We had a partial outage of Snowplow events collected during a four week period between Sep 14 - Oct 12 2020. During this time, we saw a 27% decrease in the number of events collected, resulting in a roughly 27% decrease across performance indicators which use Snowplow as a data source.
The root cause of this partial outage was infrastructure related where our Snowplow Pipeline's enricher nodes ran out of disk space and were not set to autoscale alongside of the Snowplow collector nodes. This has now been resolved by infrastructure by setting the enricher nodes to autoscale.

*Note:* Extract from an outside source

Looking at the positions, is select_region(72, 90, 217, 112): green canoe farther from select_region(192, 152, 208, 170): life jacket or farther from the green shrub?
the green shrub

Did we change anything in our snowplow implementation ?? @mpeychet_ sees a steep decrease of pageviews starting last week of september
It defers initDefaultTrackers into deferredInitialisation which also includes trackPageView
exportfunctioninitDefaultTrackers(){if (!Tracking.enabled())return;window.snowplow('enableActivityTracking',30,30);window.snowplow('trackPageView');// must be after enableActivityTrackingif (window.snowplowOptions.formTracking)window.snowplow('enableFormTracking');if (window.snowplowOptions.linkClickTracking)window.snowplow('enableLinkClickTracking');Tracking.bindDocument();Tracking.trackLoadEvents();}
Page views are tracked using the trackPageView method. This is generally part of the first Snowplow tag to fire on a particular web page. As a result, the trackPageView method is usually deployed straight after the tag that also invokes the Snowplow JavaScript (sp.js) e.g.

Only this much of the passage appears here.